### ASSIGNMENT
Print all the data below exactly, without images.

---------- SUPPLIED DATA ----------

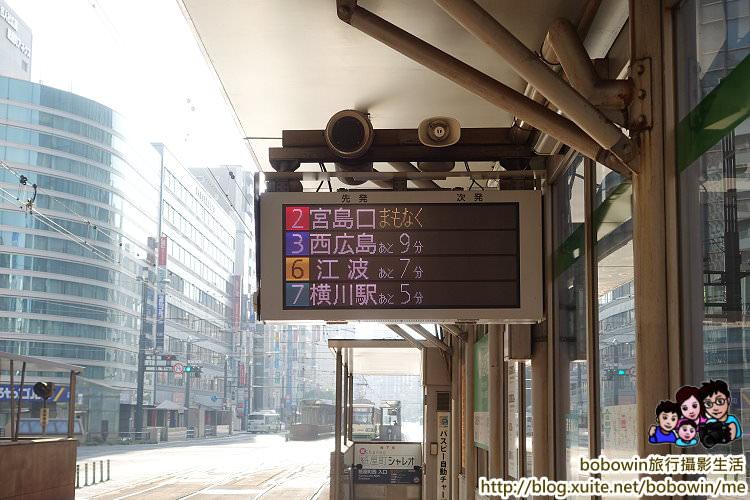DSC_2_0138.JPG - 廣島前往宮島交通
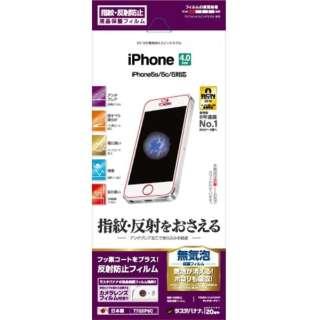 iPhone SE(第1世代)4インチ / 5c / 5s / 5用 タッチガードナー 反射防止 アンチグレアフィルム T702IP6C
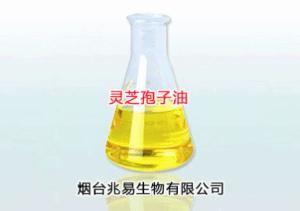 灵芝孢子油价格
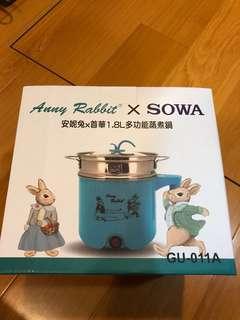 安妮兔X首華 1.8公升 多功能蒸煮鍋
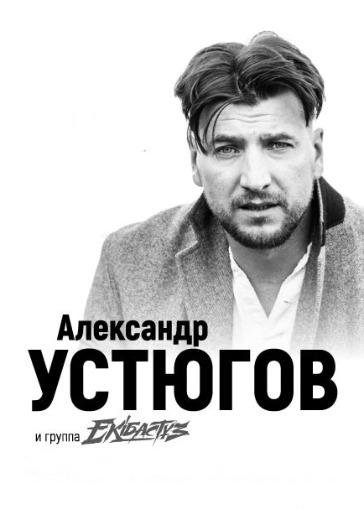 Александр Устюгов и группа «Ekibastuz» logo
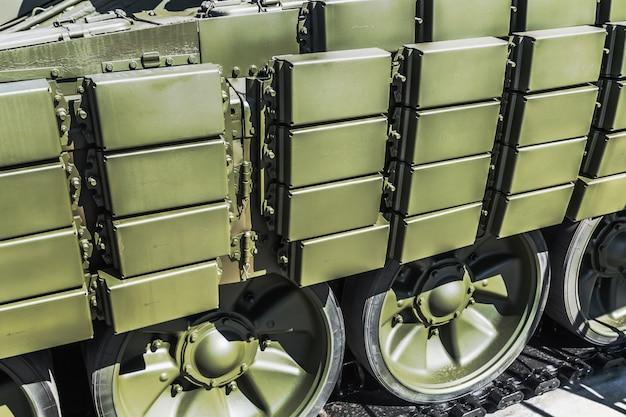 Protection cumulative active des équipements militaires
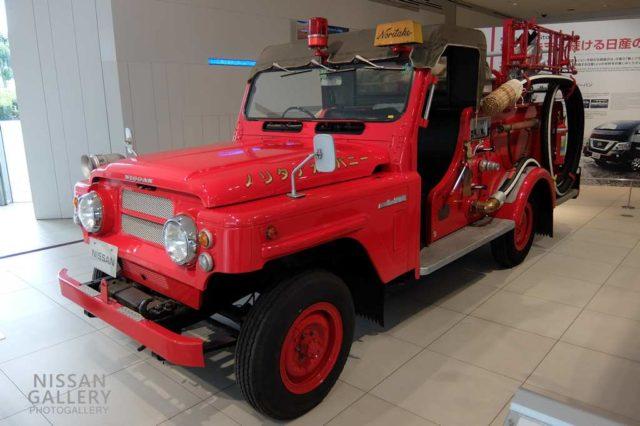 パトロール 消防車
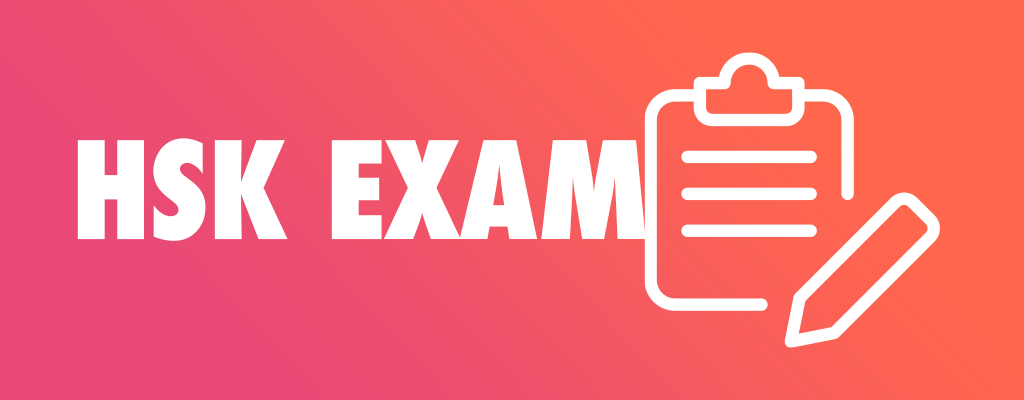 How to register for a HSK exam
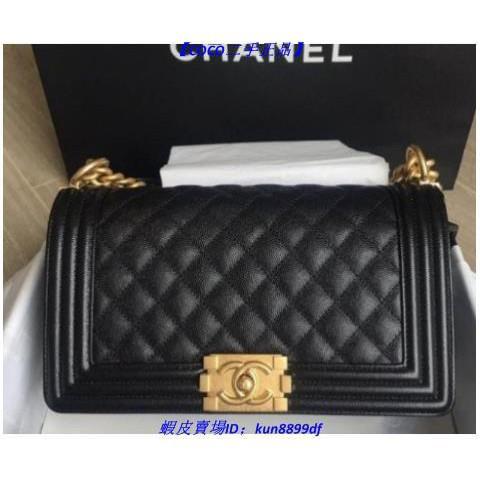 [QP][COCO มือสองของแท้] CHANEL BOY A67086 25cm Chanel black lychee pattern cowhide diamond pattern retr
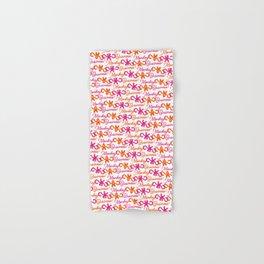 Monkey Business Hand & Bath Towel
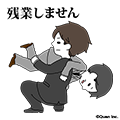 お断リーマン田中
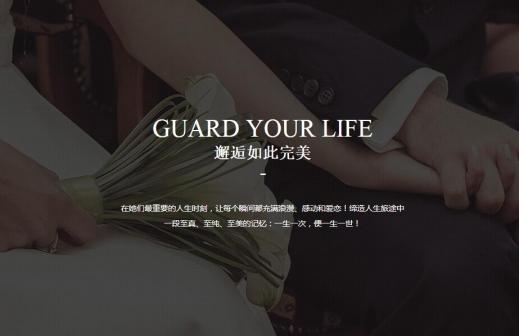 重庆金里婚庆摄影有限公司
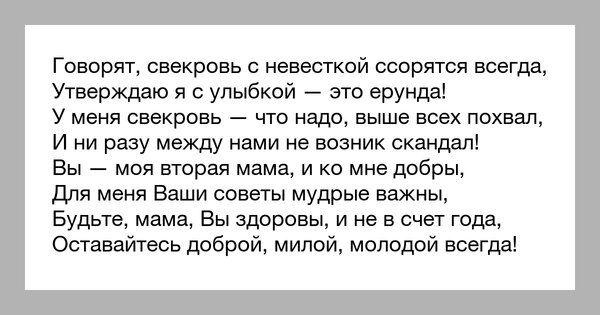 Сонник свекровь свекр покойники. к чему снится свекровь свекр покойники видеть во сне - сонник дома солнца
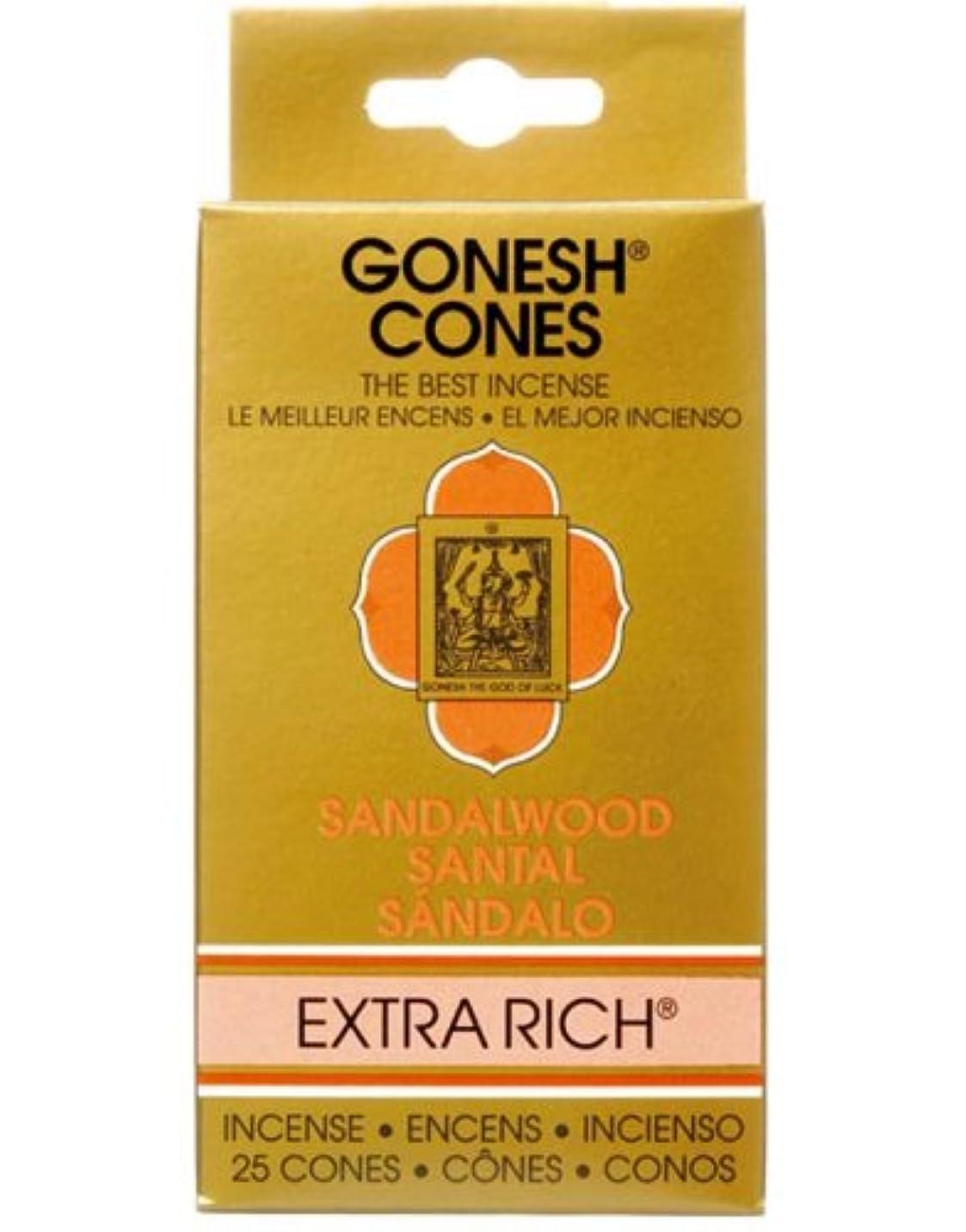 壊滅的な後方に有名人ガーネッシュ(GONESH) エクストラリッチ インセンス コーン サンダルウッド(白檀) 25個入(お香)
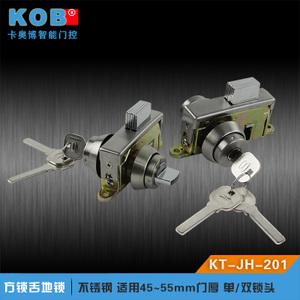 KOB KT-JH-201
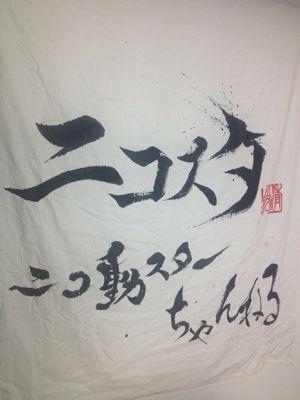 今日の石田Happy_e0163255_17241692.jpg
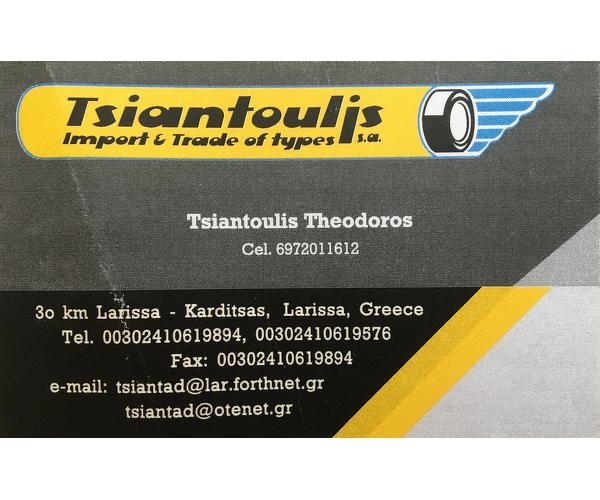 Tsiantoulis ελαστικά & είδη αυτοκινήτων
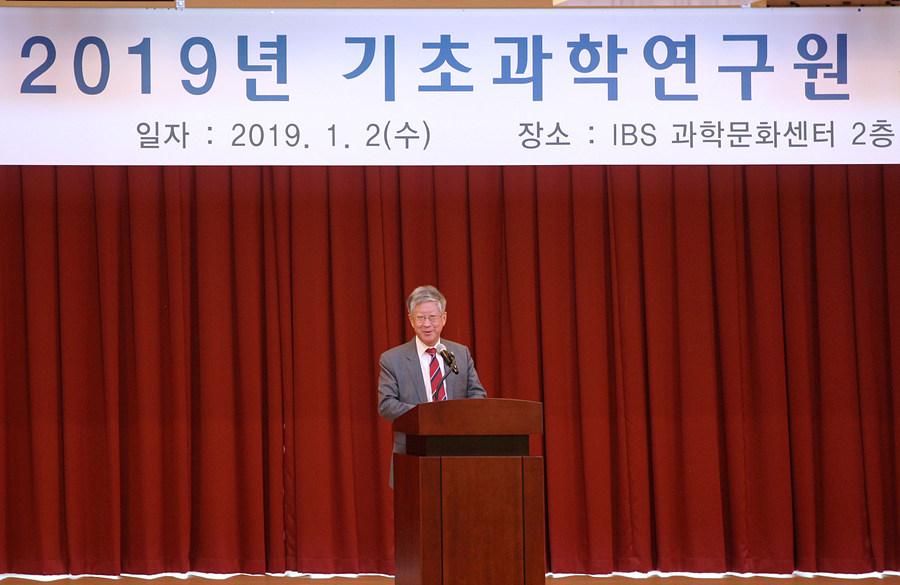 김두철 원장이 IBS 과학문화센터에서 열린 시무식에서 2019년 신년사를 전하고 있다. 김 원장은 환경이 변해도 과학과 과학자에 대한 믿음을 잃지 않아야 한다고 강조했다.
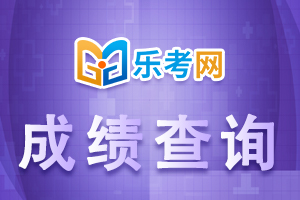 2021年重庆二建成绩查询时间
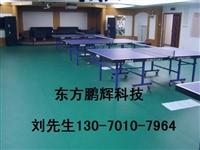 地板塑胶多钱一平方乒乓球地板什么样的好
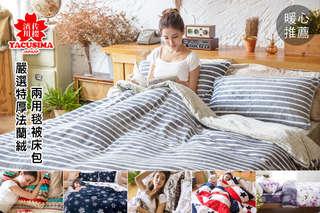 只要144元起,即可享有【日本濱川佐櫻-日式風】嚴選特厚法蘭絨-枕套/兩用毯被/床包等組合,多種花色可選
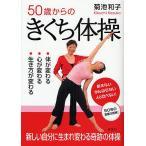 50歳からのきくち体操 体が変わる・心が変わる・生き方が変わる/菊池和子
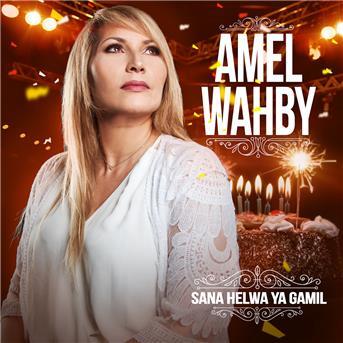 AMEL WAHBI.MP3 TÉLÉCHARGER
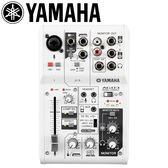 【敦煌樂器】YAMAHA AG03 混音器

----------

### ANSWER SPACE
DSC_2_0138.JPG - 廣島前往宮島交通
 iPhone SE(第1世代)4インチ / 5c / 5s / 5用 タッチガードナー 反射防止 アンチグレアフィルム T702IP6C
 灵芝孢子油价格
 安妮兔X首華 1.8公升 多功能蒸煮鍋
 Александр Устюгов и группа «Ekibastuz» logo
 Protection cumulative active des équipements militaires
 パトロール 消防車
 How to register for a HSK exam
 [QP][COCO มือสองของแท้] CHANEL BOY A67086 25cm Chanel black lychee pattern cowhide diamond pattern retr
 Monkey Business Hand & Bath Towel
 お断リーマン田中
 重庆金里婚庆摄影有限公司
 Сонник свекровь свекр покойники. к чему снится свекровь свекр покойники видеть во сне - сонник дома солнца
 壊滅的な後方に有名人ガーネッシュ(GONESH) エクストラリッチ インセンス コーン サンダルウッド(白檀) 25個入(お香)
 KOB KT-JH-201
 今日の石田Happy_e0163255_17241692.jpg
 Tsiantoulis ελαστικά & είδη αυτοκινήτων
 김두철 원장이 IBS 과학문화센터에서 열린 시무식에서 2019년 신년사를 전하고 있다. 김 원장은 환경이 변해도 과학과 과학자에 대한 믿음을 잃지 않아야 한다고 강조했다.
 2021年重庆二建成绩查询时间
 地板塑胶多钱一平方乒乓球地板什么样的好
 只要144元起,即可享有【日本濱川佐櫻-日式風】嚴選特厚法蘭絨-枕套/兩用毯被/床包等組合,多種花色可選
 50歳からのきくち体操 体が変わる・心が変わる・生き方が変わる/菊池和子
 AMEL WAHBI.MP3 TÉLÉCHARGER
 【敦煌樂器】YAMAHA AG03 混音器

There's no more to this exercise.